In February 2019, Otto Vondrak was named the eighth editor of Railroad Model Craftsman, effective with the May 2019 issue, and splitting his duties as associate editor of Railfan & Railroad. The rest of the staff consists of Harry K. Wong as associate editor, and Todd Gillette as graphic designer. In April 2020, Justin Franz joined the staff as associate editor.

== Magazine sections ==
The main part of the magazine is dedicated to the features. The subjects can range from a tour of a model railroad; to historical research related to a structure, piece of equipment, or entire railroad line; to the construction, painting, and detailing of a scale model.

Safety Valve - (Formerly "Postmarks" from 2014-2019) A column of letters submitted to the editors by the readers of RMC expressing opinions about or sharing news related to features published in the magazine. Printed on a space-available basis.

Receiving Yard - (Formerly "Dispatcher's Report") This section features announcements from various hobby manufacturers of new model railroading products available. Descriptions are brief and contain contact information for the manufacturer or their representative, compiled by associate editor Harry K. Wong.

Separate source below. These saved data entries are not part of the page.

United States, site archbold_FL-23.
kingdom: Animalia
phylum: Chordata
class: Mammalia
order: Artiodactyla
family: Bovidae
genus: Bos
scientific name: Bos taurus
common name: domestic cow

Railbooks - Various new books and recordings related to the world of railroading and scale models are reviewed in-depth by the editors and other authors.

Timetable - A listing of model railroad related events taking place around the country, submitted by readers, and published on a space-available basis.

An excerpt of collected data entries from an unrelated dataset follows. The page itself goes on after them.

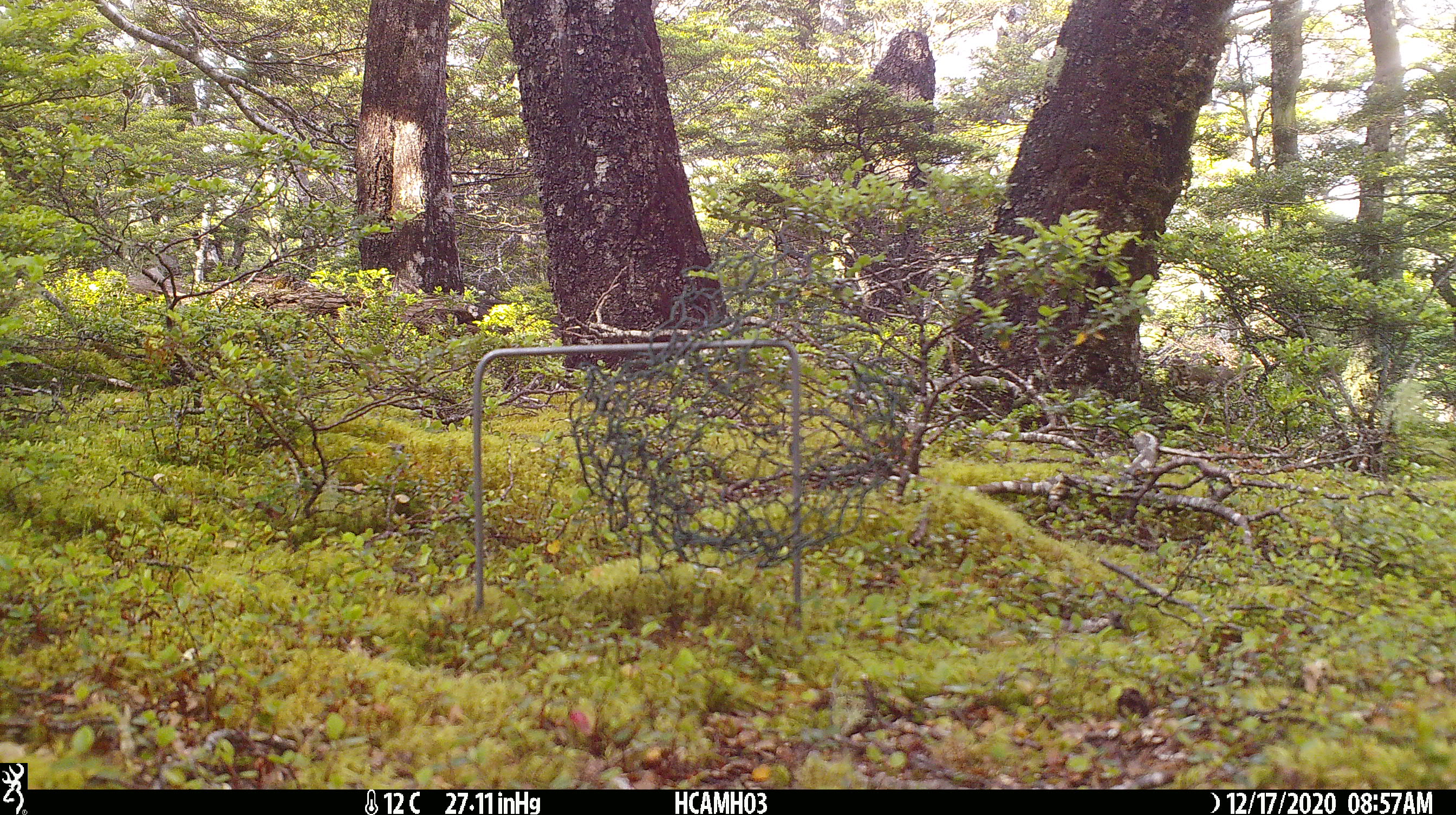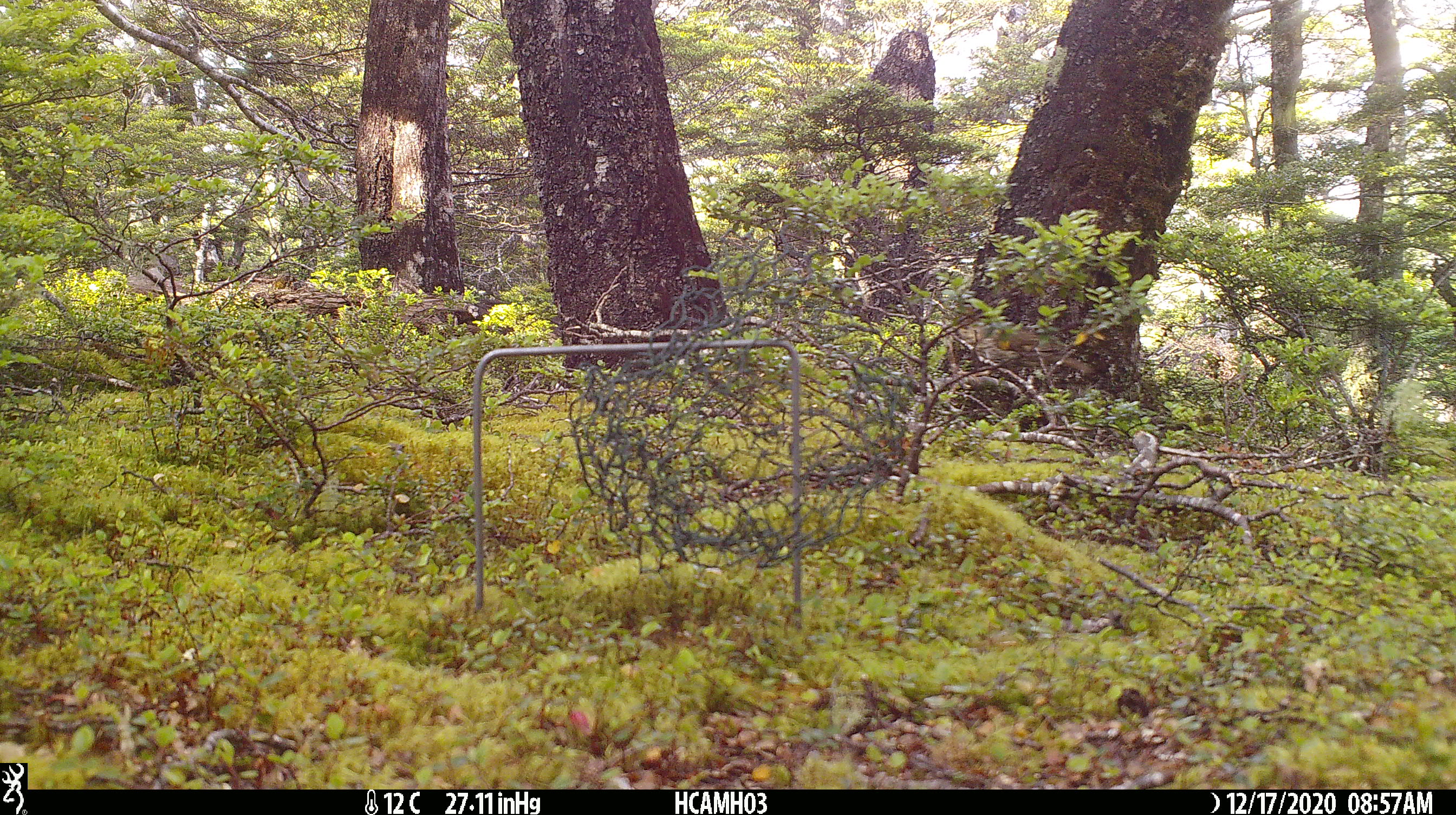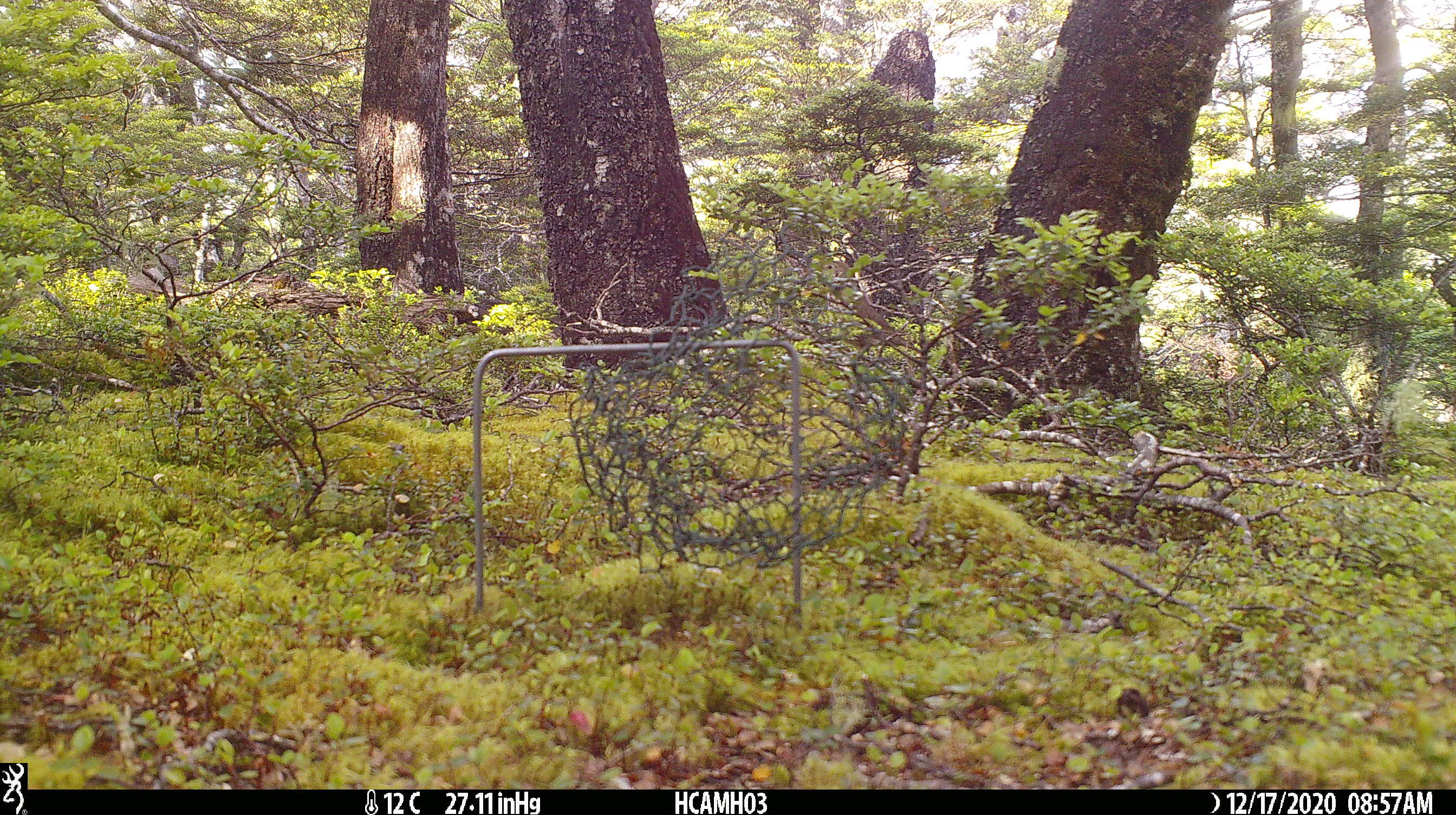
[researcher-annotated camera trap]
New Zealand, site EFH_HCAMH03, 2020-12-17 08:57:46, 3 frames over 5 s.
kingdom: Animalia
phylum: Chordata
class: Aves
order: Passeriformes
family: Turdidae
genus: Turdus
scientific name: Turdus philomelos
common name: song thrush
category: thrush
Thrush (song thrush) (Turdus philomelos).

Dremel Kitbashing Award - Co-sponsored by hobby tool manufacturer Dremel, is awarded to a hobbyist who completes a well-executed kitbashing project in any scale, using a variety of model building techniques. Dremel ended its support for the award in 2022, ending a 50-year run.

Scratchbuilder's Workshop - (Formerly "Scratchbuilder's Corner") This regular monthly column was launched in 2002. Each month, veteran model builder Bob Walker discusses tips, techniques, and philosophy related to the construction of scale models from scratch, otherwise known as "scratchbuilding." Walker retired from the column in 2019, and a number of authors contribute to the monthly Craftsman Workshop column in its place.

Test Track - In-depth product reviews of new tools, models, and other equipment related to model railroading, compiled by associate editor Harry K. Wong.

Editor's Notebook - News and editorial commentary by editor Otto Vondrak.

Look Both Ways - Launched in 2014, this monthly column explores some of the philosophy and reason behind the construction of model railroads and the hobby experience as a whole, authored by Mike Schafer (editor of Passenger Train Journal) and modeler Bill Navigato. The last edition of this column was January 2021, when the authors announced their retirement.

Collector Consist - Previously authored by Keith Wills, the column was reactivated in 2019 and is authored by Tony Cook, editor of HO Collector magazine. This quarterly column explores pioneering examples of scale model trains from the last fifty years.

Company Photographer - This quarterly column was reactivated in 2019 to demonstrate various photography techniques as it applies to model railroading.

Painting and Weathering - A new quarterly column launched in 2019 to demonstrate various methods of painting and weathering models.

Branch Line on a Shelf - A new bi-monthly column launched in January 2022 where author Scott Thornton describes his process to build a model railroad utilizing a modern shallow shelf design.